J'aurais du m'en douter moi qui à plusieurs reprises cet après-midi était occupé à baisser mon pantalon. Que voulez-vous ! Lorsque l'on aime les habits patinés, la fringue usée, rapiécée et la voir durer jusqu'à ce que le fil s'élime, on est pourtant bien obligé de constater parfois que le costume que l'on affectionne est arrivé en bout de piste. Les soldes n'étaient pas hier le marronnier qu'elles sont aujourd'hui. Subissant sans nul doute cette influence, me voilà en train de faire les magasins. Je joue de malchance. Alors qu'autrefois on vendait des pantalons neufs, les boutiques ne proposent que du neuf usagé, délavé et mal repassé. Et je ne vous parle pas nécessairement de grandes marques (de fer à repasser). Les prix, eux, ne changent guère. J'ai trouvé un article attractif. Un chiffre mystérieux y figurait : 160. Ce n'étaient pas des francs. La vendeuse a traversé le magasin à grande vitesse pour me confirmer mon goût. Une marque italienne. Nous avons loué de conserve les qualités de l'article. Chacun palpait amoureusement ce précieux bout d'étoffe. Considérant qu'il lui était particulièrement précieux, je me suis esquivé, dérogeant à ma lâche habitude d'abandonner ma confiance aux experts.

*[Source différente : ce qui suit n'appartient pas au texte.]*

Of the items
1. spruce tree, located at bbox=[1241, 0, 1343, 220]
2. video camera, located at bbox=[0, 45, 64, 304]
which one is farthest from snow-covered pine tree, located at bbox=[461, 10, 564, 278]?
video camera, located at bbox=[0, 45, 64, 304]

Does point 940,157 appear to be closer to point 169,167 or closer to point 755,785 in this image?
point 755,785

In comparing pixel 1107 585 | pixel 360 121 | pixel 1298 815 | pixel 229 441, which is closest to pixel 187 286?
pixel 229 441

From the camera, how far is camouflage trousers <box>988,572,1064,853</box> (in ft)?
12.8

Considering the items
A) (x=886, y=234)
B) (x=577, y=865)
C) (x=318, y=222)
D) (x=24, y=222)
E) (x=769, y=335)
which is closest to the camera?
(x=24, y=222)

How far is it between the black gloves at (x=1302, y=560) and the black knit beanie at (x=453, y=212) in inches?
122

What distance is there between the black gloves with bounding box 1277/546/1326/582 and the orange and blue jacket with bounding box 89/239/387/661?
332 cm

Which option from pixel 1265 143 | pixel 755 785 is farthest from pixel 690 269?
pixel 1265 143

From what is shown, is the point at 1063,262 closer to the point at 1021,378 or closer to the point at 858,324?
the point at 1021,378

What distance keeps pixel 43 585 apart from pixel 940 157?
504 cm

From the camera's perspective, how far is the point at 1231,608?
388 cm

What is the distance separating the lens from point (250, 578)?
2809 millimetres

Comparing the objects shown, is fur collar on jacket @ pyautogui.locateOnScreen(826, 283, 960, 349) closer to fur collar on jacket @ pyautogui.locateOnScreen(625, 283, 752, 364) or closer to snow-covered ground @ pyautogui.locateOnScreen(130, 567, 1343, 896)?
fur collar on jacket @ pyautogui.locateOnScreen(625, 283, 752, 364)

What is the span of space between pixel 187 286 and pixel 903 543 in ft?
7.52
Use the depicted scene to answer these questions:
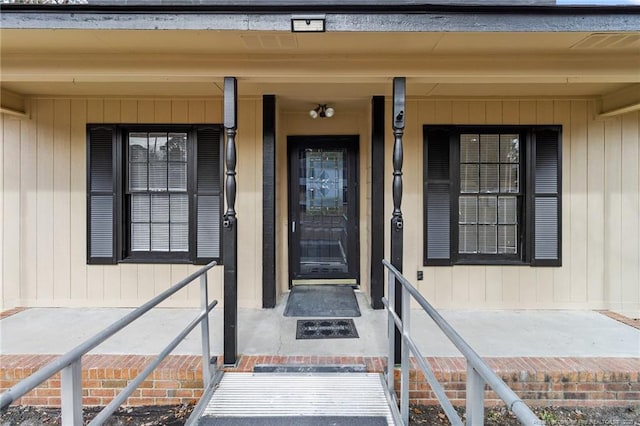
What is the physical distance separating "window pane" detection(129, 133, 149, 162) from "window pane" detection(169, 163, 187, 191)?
0.36m

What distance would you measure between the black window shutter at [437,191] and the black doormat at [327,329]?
1329 millimetres

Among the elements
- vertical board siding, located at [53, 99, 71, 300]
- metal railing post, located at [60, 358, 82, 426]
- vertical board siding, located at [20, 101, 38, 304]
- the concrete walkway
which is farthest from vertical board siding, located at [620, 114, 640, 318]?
vertical board siding, located at [20, 101, 38, 304]

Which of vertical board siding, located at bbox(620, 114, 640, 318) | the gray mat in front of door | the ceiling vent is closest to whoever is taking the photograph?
the ceiling vent

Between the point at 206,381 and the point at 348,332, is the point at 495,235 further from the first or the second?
the point at 206,381

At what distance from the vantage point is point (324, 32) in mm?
2414

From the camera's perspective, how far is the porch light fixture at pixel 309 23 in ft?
7.73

Ne songez pas à choisir une couleur, elles ont disparu. De là à se résigner et à se ruiner pour du vieux, non. Je tiens à friper ma fripe moi-même, à user ma toile favorite par mes propres moyens. Les jeunes générations ne rêvent plus qu'à du prince de Galles grabataire et veulent du pied-de-poule nonagénaire. Alors je baisse mon froc, j'essaye, j'essaye et le choix est plus complexe qu'il n'y paraît avec l'affichage des tailles américaines sans parler de la longueur de jambe. Autrefois, petits et grands se contentaient d'une même longueur de jambe. Aujourd'hui, vous avez le choix entre un pantalon trop grand, ajusté à votre taille ou un froc digne de votre stature mais qui selon votre goût vous explosera les bijoux de famille ou que vous serez obligé de retenir avec une ceinture, deux paires de bretelles et l'aide de votre auxiliaire de vie (deux mains n'y suffiraient pas).
Ben Ali a finit par monter dans l'avion. Je suis soulagé, j'ai de nouveaux pantalons. Ca tombe bien, ce n'est pas tous les jours qu'on est heureux de montrer son cul en cabine.